## Problem statement
Could you pick up the mailing-list post about running Hive on Amazon EC2 with data on S3 and carry it on from its last sentence?

[Text provided — start]

You are viewing a plain text version of this content. The canonical link for it is here.
Posted to user@hive.apache.org by Su...@sanofipasteur.com on 2012/08/24 22:43:52 UTC
Hive on Amazon EC2 with S3
Hi,
I have setup a Hadoop cluster on Amazon EC2 with my data stored on S3. I would like to use Hive to process the data on S3.
I created an external table in hive using the following:
CREATE EXTERNAL TABLE mytable1
(
HIT_TIME_GMT string,
SERVICE string
) ROW FORMAT DELIMITED FIELDS TERMINATED BY '\t'
LOCATION 's3n://com.xxxxx.webanalytics/hive/';
I loaded a few records into the table (LOAD DATA LOCAL INPATH '/home/ubuntu/data/play/test' INTO TABLE mytable1;) .

[Text provided — finish]
[Data excerpt — start]

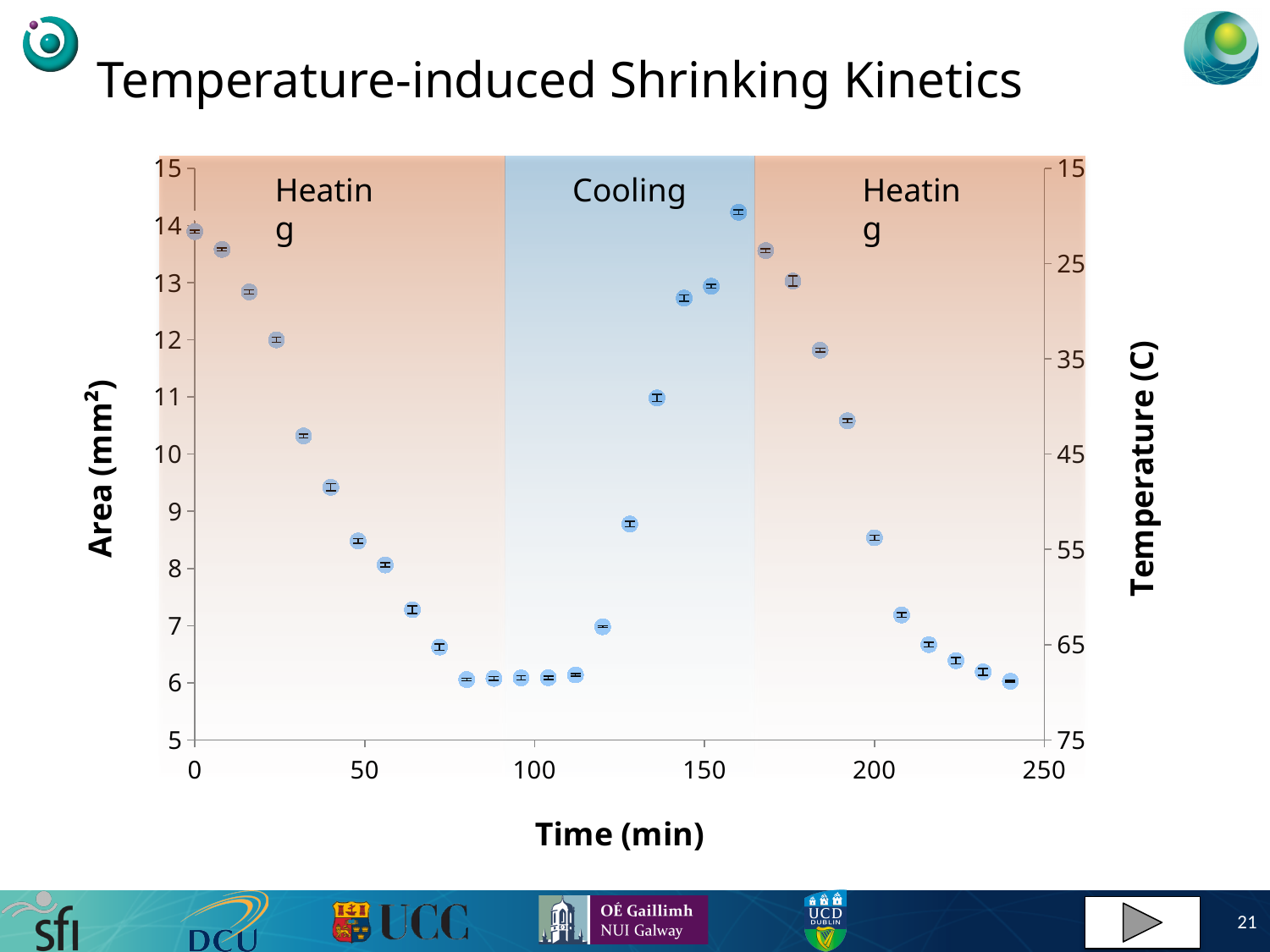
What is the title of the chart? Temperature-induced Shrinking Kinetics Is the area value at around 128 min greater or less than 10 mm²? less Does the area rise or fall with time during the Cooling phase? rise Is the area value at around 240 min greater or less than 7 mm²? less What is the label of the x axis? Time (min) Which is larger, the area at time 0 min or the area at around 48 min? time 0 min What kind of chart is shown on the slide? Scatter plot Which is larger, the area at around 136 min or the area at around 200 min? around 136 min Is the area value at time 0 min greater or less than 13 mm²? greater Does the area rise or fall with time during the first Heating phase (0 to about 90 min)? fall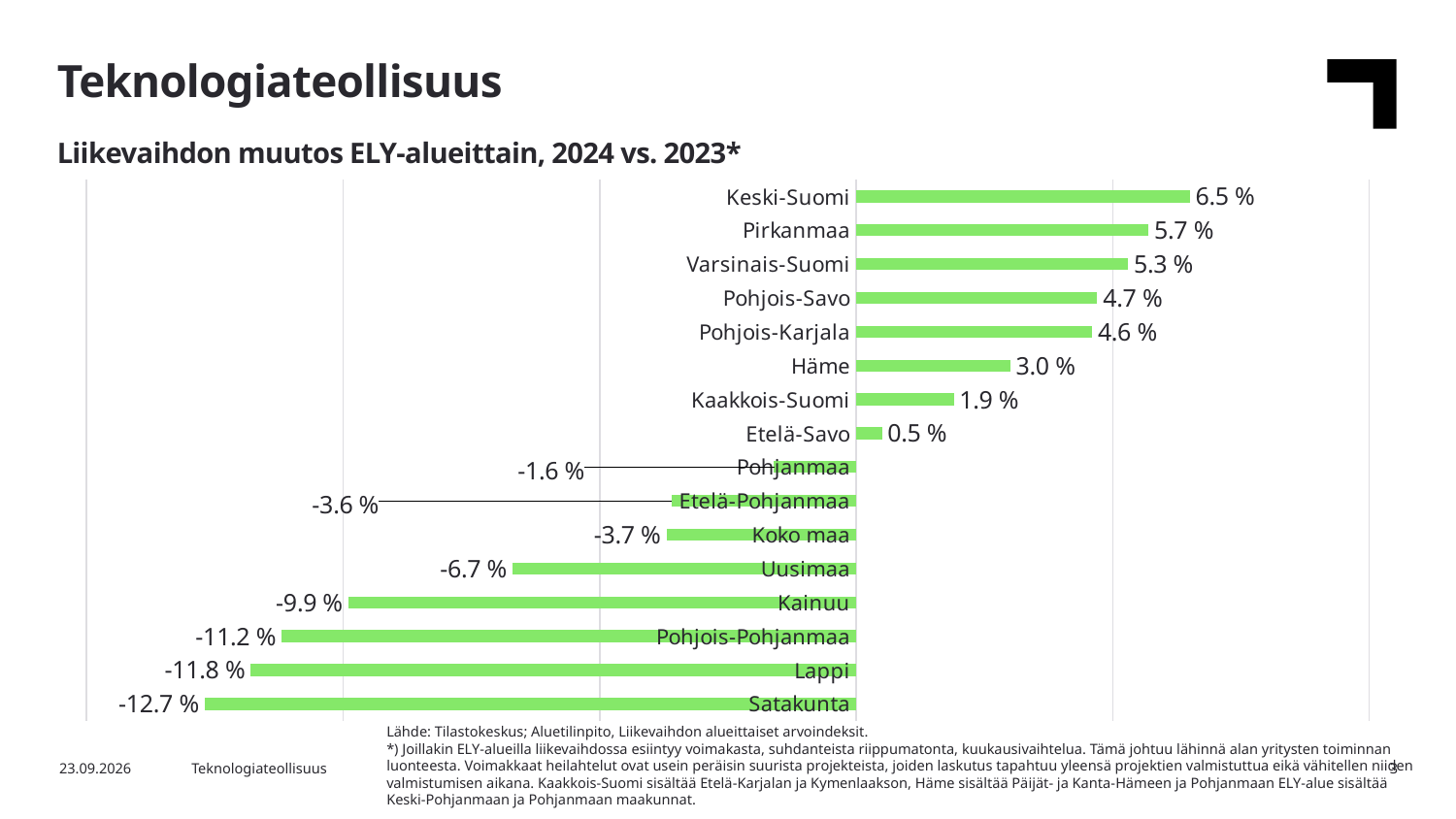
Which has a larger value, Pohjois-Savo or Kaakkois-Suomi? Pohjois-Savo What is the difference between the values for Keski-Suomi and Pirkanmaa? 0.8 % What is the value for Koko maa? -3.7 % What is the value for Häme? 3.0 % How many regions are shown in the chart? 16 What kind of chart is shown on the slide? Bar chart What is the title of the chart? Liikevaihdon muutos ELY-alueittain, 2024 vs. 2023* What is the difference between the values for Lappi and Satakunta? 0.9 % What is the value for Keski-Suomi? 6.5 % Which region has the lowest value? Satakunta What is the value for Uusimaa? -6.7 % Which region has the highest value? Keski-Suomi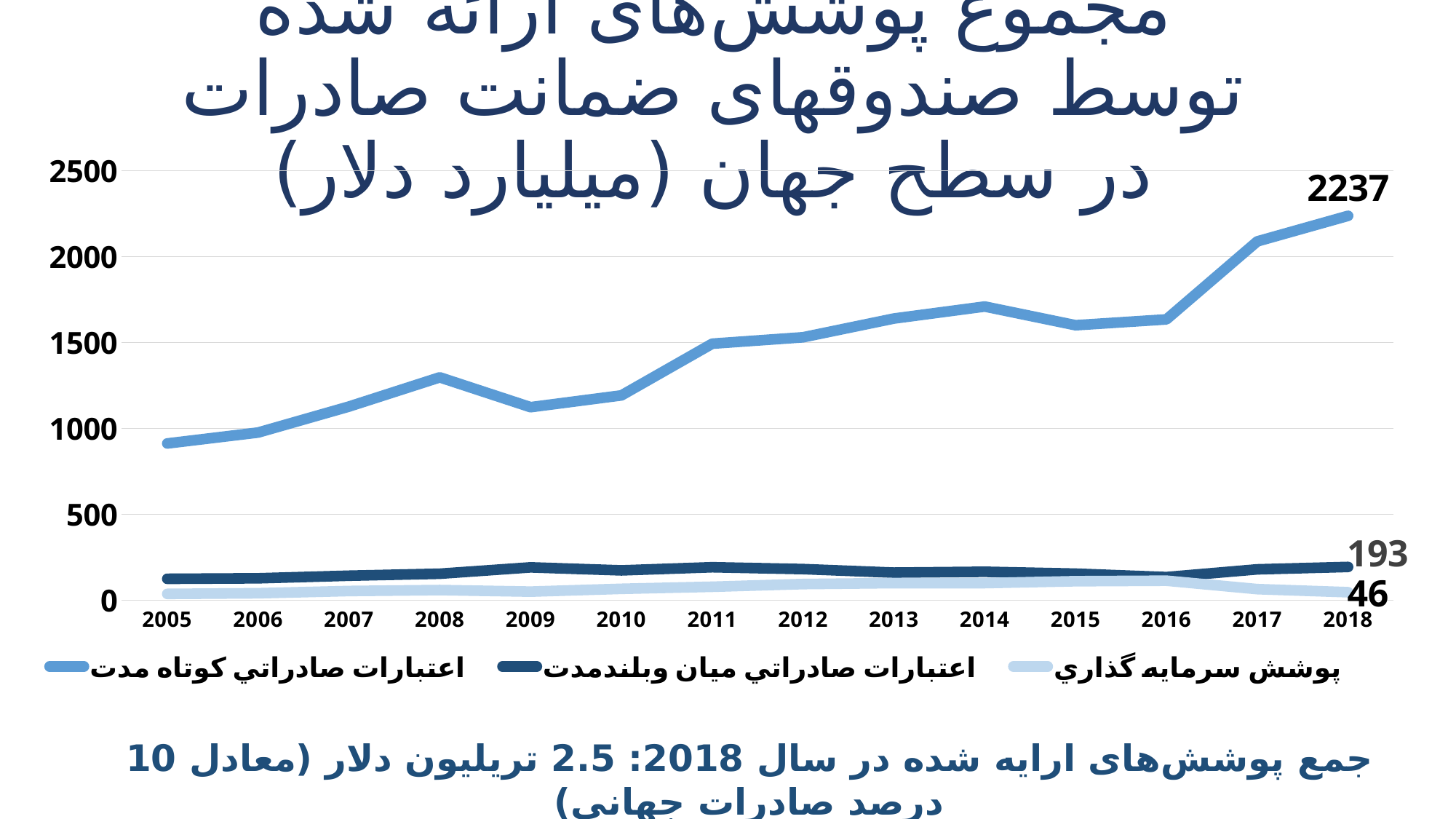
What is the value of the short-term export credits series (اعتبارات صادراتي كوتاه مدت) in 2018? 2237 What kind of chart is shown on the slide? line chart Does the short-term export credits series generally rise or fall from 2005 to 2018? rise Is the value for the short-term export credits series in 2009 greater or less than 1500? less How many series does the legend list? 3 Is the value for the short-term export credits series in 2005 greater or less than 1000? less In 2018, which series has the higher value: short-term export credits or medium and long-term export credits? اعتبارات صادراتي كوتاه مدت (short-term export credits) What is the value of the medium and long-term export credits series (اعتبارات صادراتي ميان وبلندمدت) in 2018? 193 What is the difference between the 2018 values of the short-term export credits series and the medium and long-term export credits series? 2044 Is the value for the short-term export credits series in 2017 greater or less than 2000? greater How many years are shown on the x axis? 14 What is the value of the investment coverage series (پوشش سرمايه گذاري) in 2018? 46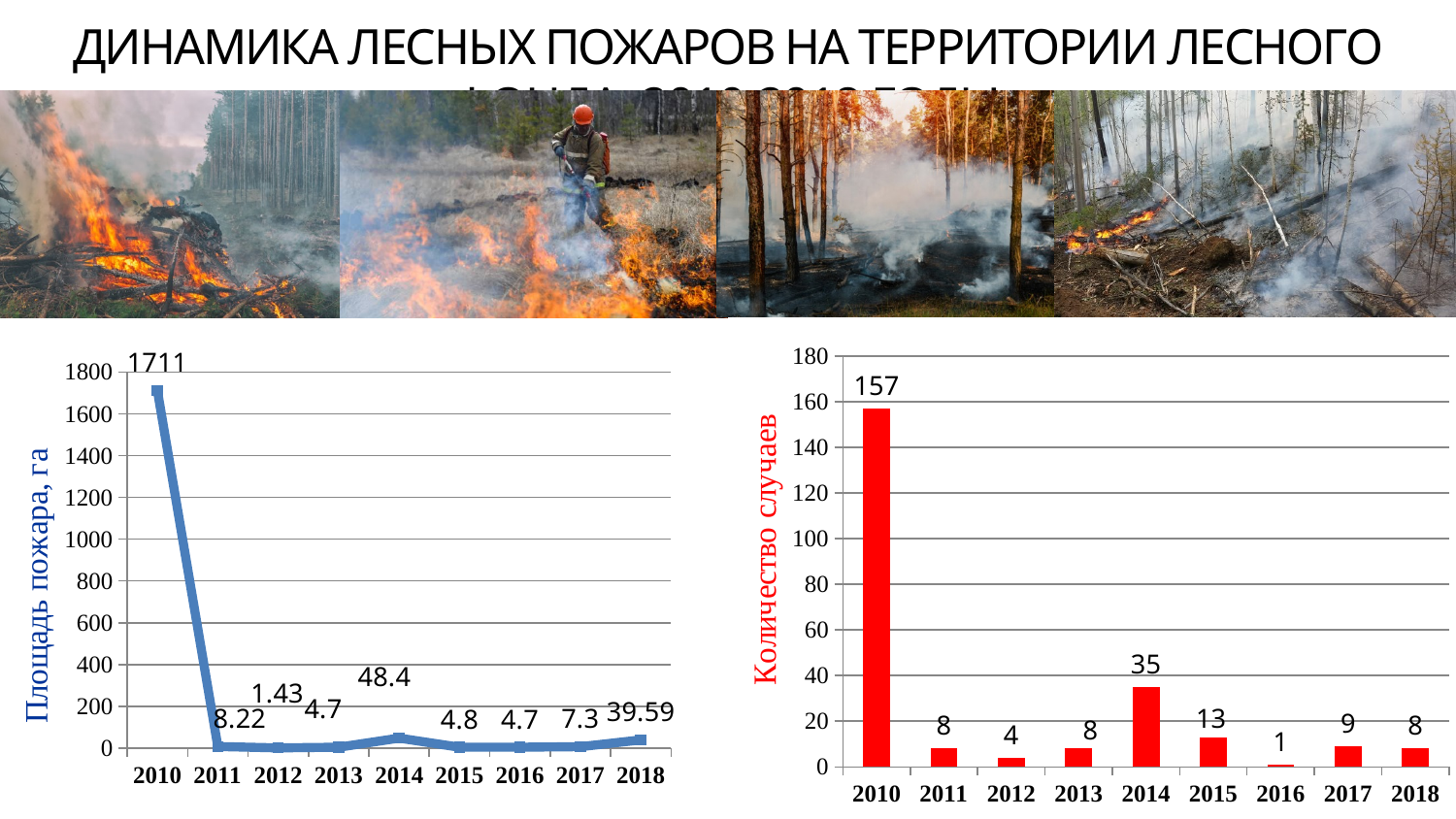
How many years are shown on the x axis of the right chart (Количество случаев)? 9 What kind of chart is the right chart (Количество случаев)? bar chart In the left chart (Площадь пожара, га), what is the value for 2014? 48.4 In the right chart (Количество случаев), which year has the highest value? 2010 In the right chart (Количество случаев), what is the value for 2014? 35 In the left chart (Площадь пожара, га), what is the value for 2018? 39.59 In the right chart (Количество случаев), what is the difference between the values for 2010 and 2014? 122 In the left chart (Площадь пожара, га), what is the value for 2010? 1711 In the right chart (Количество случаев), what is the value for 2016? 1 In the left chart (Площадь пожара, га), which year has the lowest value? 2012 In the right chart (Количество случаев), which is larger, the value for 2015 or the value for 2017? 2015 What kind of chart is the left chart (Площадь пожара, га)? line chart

[Data excerpt — finish]

## Exercise result
Select * from mytable1; shows me the data in the table.
When I try to run the query which requires a map-reduce job to be run, for example, select count(*) from mytable1; I see an exception thrown.
Total MapReduce jobs = 1
Launching Job 1 out of 1
Number of reduce tasks determined at compile time: 1
In order to change the average load for a reducer (in bytes):
set hive.exec.reducers.bytes.per.reducer=<number>
In order to limit the maximum number of reducers:
set hive.exec.reducers.max=<number>
In order to set a constant number of reducers:
set mapred.reduce.tasks=<number>
java.io.FileNotFoundException: File does not exist: /hive/test
at org.apache.hadoop.hdfs.DistributedFileSystem.getFileStatus(DistributedFileSystem.java:527)
at org.apache.hadoop.mapred.lib.CombineFileInputFormat$OneFileInfo.<init>(CombineFileInputFormat.java:462)
at org.apache.hadoop.mapred.lib.CombineFileInputFormat.getMoreSplits(CombineFileInputFormat.java:256)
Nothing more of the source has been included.